**The task:** Type the data below again exactly. Omit all pictures.
--- START ---
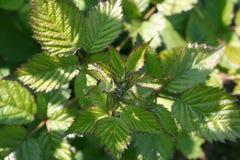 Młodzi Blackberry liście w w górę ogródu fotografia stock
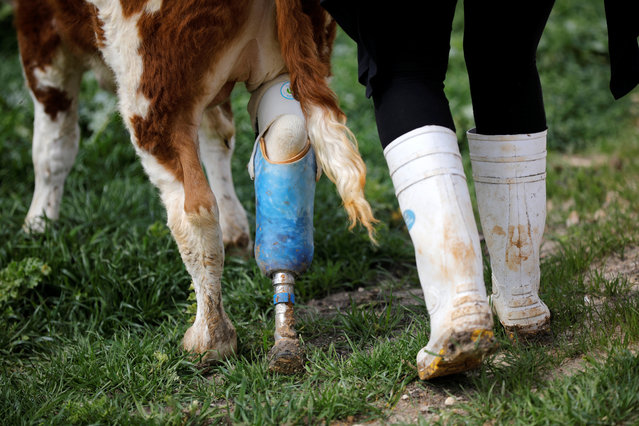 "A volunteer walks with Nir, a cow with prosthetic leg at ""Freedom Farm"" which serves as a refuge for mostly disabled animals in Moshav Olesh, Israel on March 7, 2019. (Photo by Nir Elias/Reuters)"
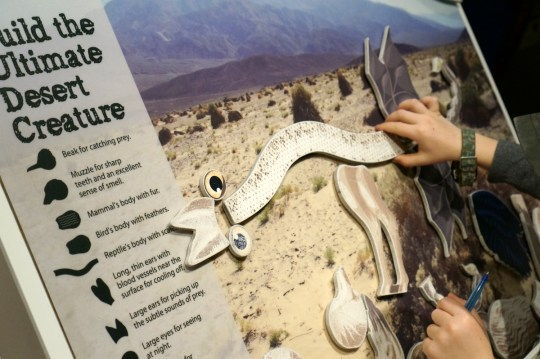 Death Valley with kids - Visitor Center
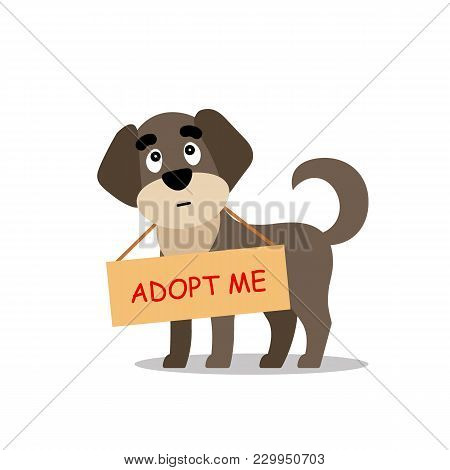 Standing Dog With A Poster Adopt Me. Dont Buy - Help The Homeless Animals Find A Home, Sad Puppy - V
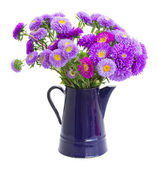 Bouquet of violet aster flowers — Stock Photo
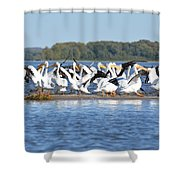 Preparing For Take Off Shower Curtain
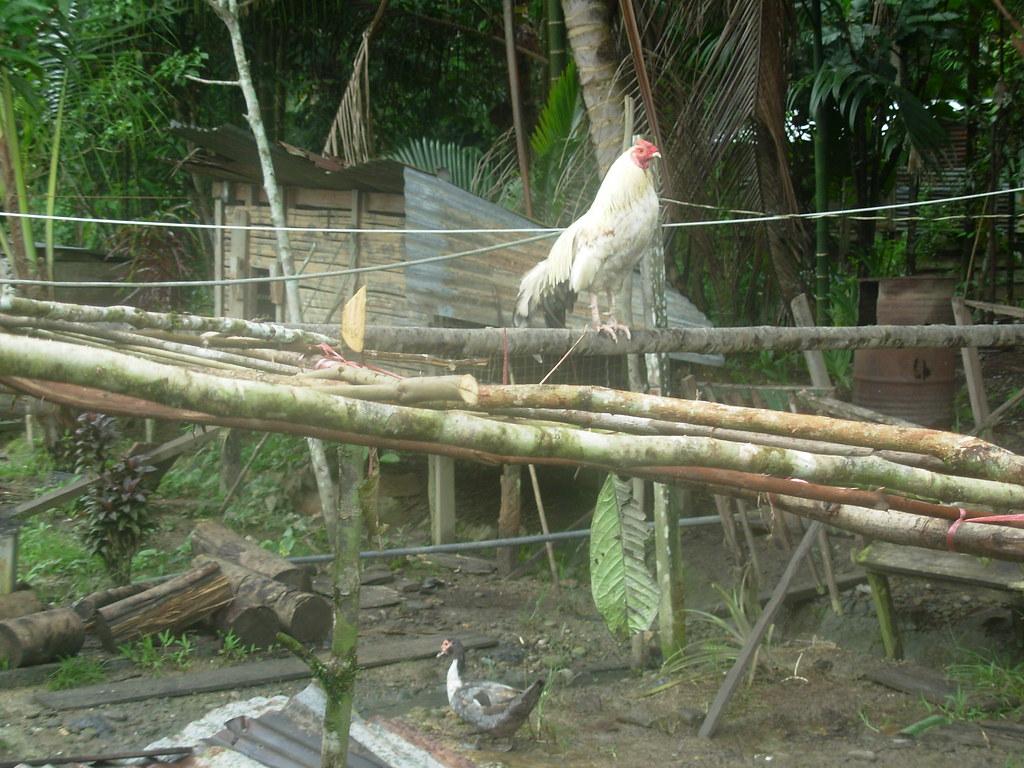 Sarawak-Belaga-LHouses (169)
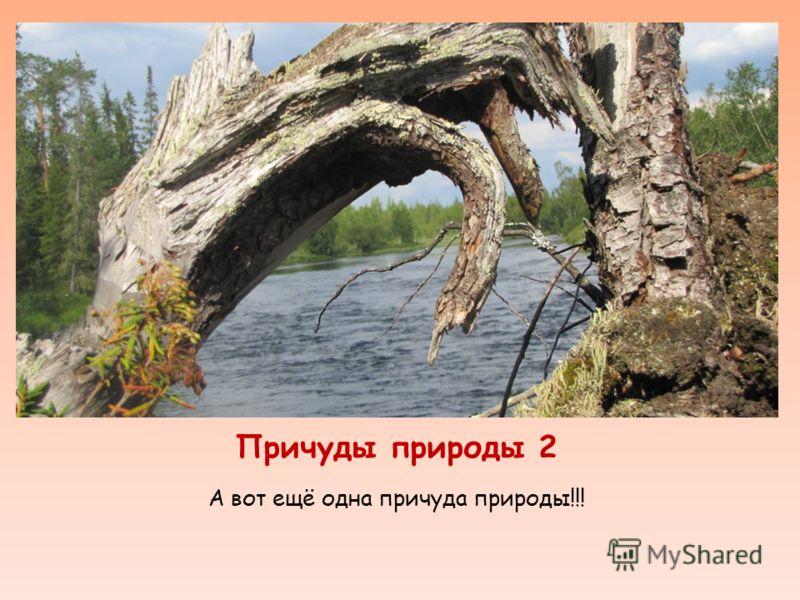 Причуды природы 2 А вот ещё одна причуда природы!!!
--- END ---
**Exercise output:**
 Młodzi Blackberry liście w w górę ogródu fotografia stock
 "A volunteer walks with Nir, a cow with prosthetic leg at ""Freedom Farm"" which serves as a refuge for mostly disabled animals in Moshav Olesh, Israel on March 7, 2019. (Photo by Nir Elias/Reuters)"
 Death Valley with kids - Visitor Center
 Standing Dog With A Poster Adopt Me. Dont Buy - Help The Homeless Animals Find A Home, Sad Puppy - V
 Bouquet of violet aster flowers — Stock Photo
 Preparing For Take Off Shower Curtain
 Sarawak-Belaga-LHouses (169)
 Причуды природы 2 А вот ещё одна причуда природы!!!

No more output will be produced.